Ian Payne 4am - 7am
Russian men sail 300 miles to remote island in Alaska to escape Putin's draft
7 October 2022, 14:05
Two Russian men have sailed 300 miles through rough waters on a small boat to escape Putin's war draft and claim asylum in Alaska.
Listen to this article
The pair immediately applied for refuge in the US state upon landing on a remote Alaskan island in the Bering Sea.
A spokesperson for Alaska Senator Lisa Murkowski's office said: "The Russian nationals reported that they fled one of the coastal communities on the east coast of Russia to avoid compulsory military service."
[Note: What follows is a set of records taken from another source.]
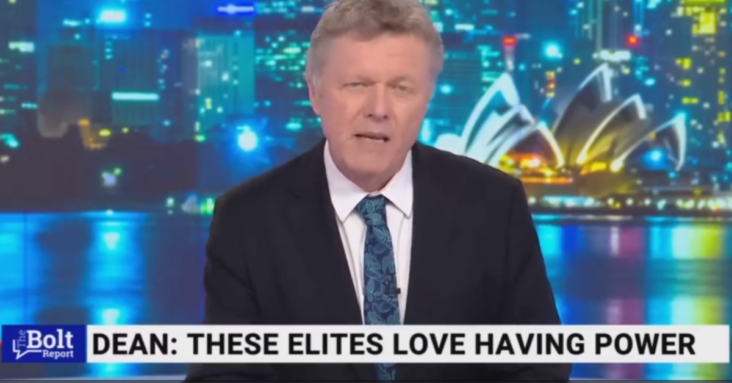 Trudeau and Rutte are 'golden pin-up boys' for World Economic Forum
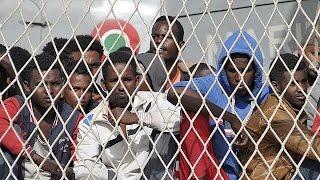 Рада Безпеки ООН обговорить боротьбу з нелегальною міграцією з Африки до ЄС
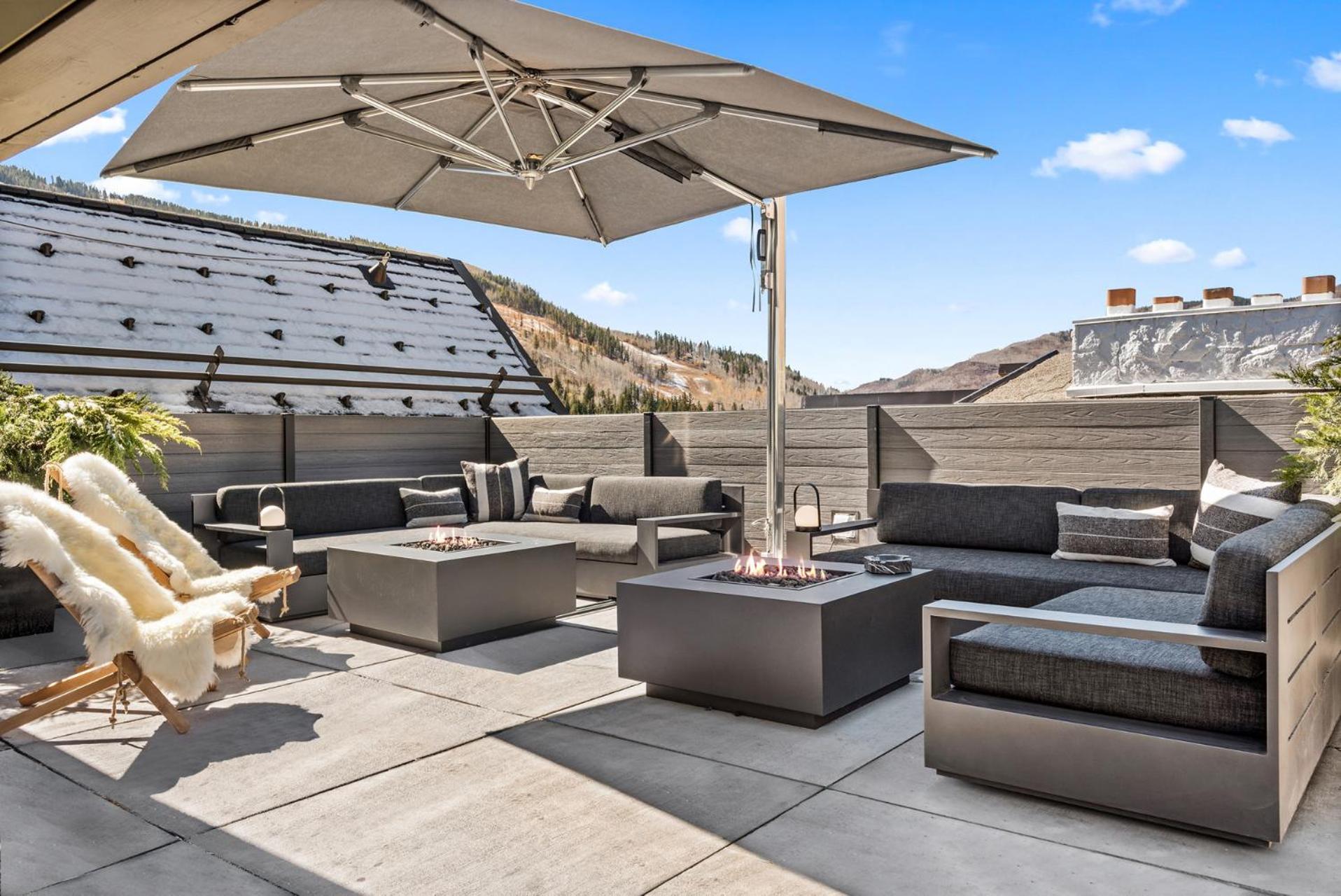 Four Seasons Resort Vail Εξωτερικό φωτογραφία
Citing a Kremlin source, a Forbes Russia report this week claimed as many as 700,000 men may have left the country since President Vladimir Putin announced a partial troop mobilisation on September 21.
Most of the men have fled over land to neighbouring countries including Kazakhstan, Georgia and Finland. However the arrival of the two men in Alaska is an unusual first.
Republican senator Ms Murkowski said then men had landed at a beach near the town of Gambell - an isolated community on St Lawrence Island home to just 600 people. Alaska's other senator, Dan Sullivan, said he was alerted to the matter by a "senior community leader from the Bering Strait region" on the morning of Tuesday 4 October.
Gambell is roughly 200 miles southwest of the western Alaska hub community of Nome, and about 36 miles from the Chukotaka Peninsula, Siberia - according to a community profile on a state website.
Mr Sullivan has encouraged federal authorities to have a plan in place in a statement, in case "more Russians flee to Bering Strait communities in Alaska":
"This incident makes two things clear: First, the Russian people don't want to fight Putin's war of aggression against Ukraine," Mr Sullivan said.
"Second, given Alaska's proximity to Russia, our state has a vital role to play in securing America's national security."
Ms Murkowski said the situation underscored "the need for a stronger security posture in America's Arctic."
The state's Governor, Mike Dunleavy, said he did not expect a continual stream or "floatilla" of individuals traversing the same route, also warning of a fall storm packing strong winds that could make travel in the region dangerous.
The route the men have taken to get to the US appears to be unusual, with most Russians more commonly attempting to enter the US through Mexico.
Russians typically fly from Moscow to Cancun or Mexico City, entering Mexico as tourists before getting a connecting flight to the US border.
Earlier this year, US authorities contended with a spate of Russians who hoped to claim asylum if they reached an inspection booth at an official crossing.